Is the client required to be notified by the lawyer for the retaining lien to be effective?
• No. It takes effect upon the lawful possession of the funds, documents and papers of the client by the
lawyer. Notice to the client or the adverse party is not required for the retaining lien to be effective.
Is the retaining lien dependent upon the success in the litigation where the lawyer represented the client?
• No. A retaining lien is effective regardless of the outcome of the case.
Is the retaining lien only effective on the funds, documents, and papers received by the lawyer for the
particular case he handled for the case?
• No. If the lawyer has in his possession funds, documents, and papers of the client for a different matter
he handled in his professional capacity, then the retaining lien is also effective on such funds, documents,
and papers.
• Note however that if the funds, documents, and papers were received by the lawyer in some different
capacity and not in his professional capacity as a lawyer, then there will be no retaining lien over those
funds, documents, and
papers, even if it belongs to a client who still owes him attorney’s fees.

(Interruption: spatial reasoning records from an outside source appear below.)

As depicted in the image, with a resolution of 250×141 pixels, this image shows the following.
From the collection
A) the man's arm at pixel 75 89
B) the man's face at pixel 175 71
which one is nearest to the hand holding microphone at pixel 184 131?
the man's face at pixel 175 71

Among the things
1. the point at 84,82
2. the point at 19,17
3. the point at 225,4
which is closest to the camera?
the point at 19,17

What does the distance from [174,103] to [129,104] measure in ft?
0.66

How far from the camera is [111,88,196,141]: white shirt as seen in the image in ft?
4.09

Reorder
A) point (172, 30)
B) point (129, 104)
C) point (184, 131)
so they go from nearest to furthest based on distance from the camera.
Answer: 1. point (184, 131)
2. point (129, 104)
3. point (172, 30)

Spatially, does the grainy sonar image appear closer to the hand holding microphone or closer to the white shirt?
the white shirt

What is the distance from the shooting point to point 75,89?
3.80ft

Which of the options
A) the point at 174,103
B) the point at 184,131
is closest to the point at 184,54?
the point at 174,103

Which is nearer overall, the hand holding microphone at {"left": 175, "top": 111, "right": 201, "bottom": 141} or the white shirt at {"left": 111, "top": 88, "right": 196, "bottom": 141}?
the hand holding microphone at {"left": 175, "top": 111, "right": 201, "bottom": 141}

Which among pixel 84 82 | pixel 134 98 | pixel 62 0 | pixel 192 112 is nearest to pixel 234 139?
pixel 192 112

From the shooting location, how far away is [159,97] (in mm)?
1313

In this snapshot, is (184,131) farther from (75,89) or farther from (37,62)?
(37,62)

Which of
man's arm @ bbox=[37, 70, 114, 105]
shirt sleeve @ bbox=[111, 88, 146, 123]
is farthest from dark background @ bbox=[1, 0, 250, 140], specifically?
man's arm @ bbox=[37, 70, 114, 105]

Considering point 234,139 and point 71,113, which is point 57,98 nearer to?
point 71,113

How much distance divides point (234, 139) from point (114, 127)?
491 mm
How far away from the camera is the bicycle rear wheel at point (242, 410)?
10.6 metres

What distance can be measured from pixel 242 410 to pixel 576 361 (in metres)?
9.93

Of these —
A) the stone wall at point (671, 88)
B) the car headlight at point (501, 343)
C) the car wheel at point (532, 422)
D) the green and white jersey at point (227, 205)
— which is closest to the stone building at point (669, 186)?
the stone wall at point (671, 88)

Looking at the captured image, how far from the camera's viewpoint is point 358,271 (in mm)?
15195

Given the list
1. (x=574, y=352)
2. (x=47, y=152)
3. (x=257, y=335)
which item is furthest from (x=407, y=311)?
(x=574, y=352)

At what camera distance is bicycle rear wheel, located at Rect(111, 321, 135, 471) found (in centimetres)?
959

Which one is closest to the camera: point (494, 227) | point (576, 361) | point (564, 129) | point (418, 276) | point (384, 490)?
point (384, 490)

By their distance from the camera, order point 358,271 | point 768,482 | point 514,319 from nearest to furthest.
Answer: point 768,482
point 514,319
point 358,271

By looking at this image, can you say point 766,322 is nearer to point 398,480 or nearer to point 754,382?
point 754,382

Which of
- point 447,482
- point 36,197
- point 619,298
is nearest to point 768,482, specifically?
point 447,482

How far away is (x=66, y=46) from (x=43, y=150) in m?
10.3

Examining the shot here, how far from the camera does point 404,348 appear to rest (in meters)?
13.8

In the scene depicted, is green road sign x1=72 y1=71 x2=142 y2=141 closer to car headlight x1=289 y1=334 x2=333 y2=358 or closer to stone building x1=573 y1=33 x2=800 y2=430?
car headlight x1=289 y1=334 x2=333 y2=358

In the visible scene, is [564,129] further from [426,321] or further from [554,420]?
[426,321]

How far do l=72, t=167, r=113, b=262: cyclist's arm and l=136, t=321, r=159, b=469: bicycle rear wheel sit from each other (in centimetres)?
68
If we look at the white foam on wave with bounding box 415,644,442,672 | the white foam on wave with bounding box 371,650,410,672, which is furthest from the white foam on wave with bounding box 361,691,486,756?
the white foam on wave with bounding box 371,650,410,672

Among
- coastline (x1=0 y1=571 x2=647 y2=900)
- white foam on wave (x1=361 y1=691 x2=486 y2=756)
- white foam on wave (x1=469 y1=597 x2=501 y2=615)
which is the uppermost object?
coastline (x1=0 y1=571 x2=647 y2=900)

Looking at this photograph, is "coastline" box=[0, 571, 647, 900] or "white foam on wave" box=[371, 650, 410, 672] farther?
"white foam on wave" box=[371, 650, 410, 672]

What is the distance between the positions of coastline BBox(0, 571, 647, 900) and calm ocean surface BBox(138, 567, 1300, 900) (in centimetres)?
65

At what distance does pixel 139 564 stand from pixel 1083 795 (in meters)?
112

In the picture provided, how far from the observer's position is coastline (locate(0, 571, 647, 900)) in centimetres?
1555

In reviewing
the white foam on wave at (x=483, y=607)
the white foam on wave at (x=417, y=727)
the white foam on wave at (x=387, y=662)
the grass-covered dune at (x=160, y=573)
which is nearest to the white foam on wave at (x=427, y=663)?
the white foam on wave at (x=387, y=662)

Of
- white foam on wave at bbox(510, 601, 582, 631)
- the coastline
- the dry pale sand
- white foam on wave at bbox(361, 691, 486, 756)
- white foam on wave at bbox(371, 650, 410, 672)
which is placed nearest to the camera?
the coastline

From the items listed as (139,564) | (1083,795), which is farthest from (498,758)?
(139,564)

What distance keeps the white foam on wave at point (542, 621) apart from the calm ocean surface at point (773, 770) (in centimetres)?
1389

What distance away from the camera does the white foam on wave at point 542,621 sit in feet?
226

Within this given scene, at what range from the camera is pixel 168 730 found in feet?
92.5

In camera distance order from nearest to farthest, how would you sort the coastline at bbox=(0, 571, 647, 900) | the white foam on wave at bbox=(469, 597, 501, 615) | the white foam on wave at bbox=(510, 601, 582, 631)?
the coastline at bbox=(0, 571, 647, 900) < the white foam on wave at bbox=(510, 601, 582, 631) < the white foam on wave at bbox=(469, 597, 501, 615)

Can the court compel the lawyer to deliver the funds, documents, and papers of the client that is subject
to a retaining lien?
• Generally, the court cannot compel the lawyer to surrender possession of the funds, documents, and
papers of the client without proof that the attorney’s fees of the lawyer is already satisfied.
• Note however that the court can require the client to post a bond to secure the payment of attorney’s
fees. In this case, the court can compel the lawyer to part with the funds, documents, and papers.
Charging Lien
What are the requisites for validity of a charging lien?
• There must be an attorney-client relationship.
• The attorney has rendered services.
• A money judgment favorable to the client has been secured in the action.
• The attorney has a claim for attorney’s fees or advances.
• A statement of his claim has been duly recorded in the case with notice thereof served upon the client
and the adverse party.
Is it required that the lawyer who asserts the charging lien is the one who secured the favorable
judgement for the client?
• No. It is enough that the lawyer rendered services at any stage of the proceeding to be entitled to a
charging lien recorded in the case to secure payment of a reasonable value of his services.
What are the distinctions between a retaining lien and a charging lien?
• As to nature:
RL = Passive lien. It cannot be actively enforced. It is a general lien.
CL = Active lien. It can be enforced by execution. It is a special lien.
• As to basis:
RL = Lawful possession of funds, documents and papers belonging to client.
CL = Securing of a favorable money judgment for client.
• As to coverage:
RT = Covers only funds, documents and papers in the lawful possession of the attorney by reason
of his professional employment.
CL = Covers all judgments for the payment of money and executions issued in pursuance of such
judgment.
• As to effectivity:
RL = As soon as the lawyer gets possession of the funds, documents and papers of the client.
CL = As soon as the claim for attorney’s fees had been entered into the records of the case.
• As to applicability:
RL = May be exercised before judgment or execution, or regardless thereof.
CL = Generally, it is exercisable only when the attorney had already secured a favorable judgment
for his client.
• As to notice:
RL = Client need not be notified to make it effective.
CL = Client and adverse party need to notified to make it effective.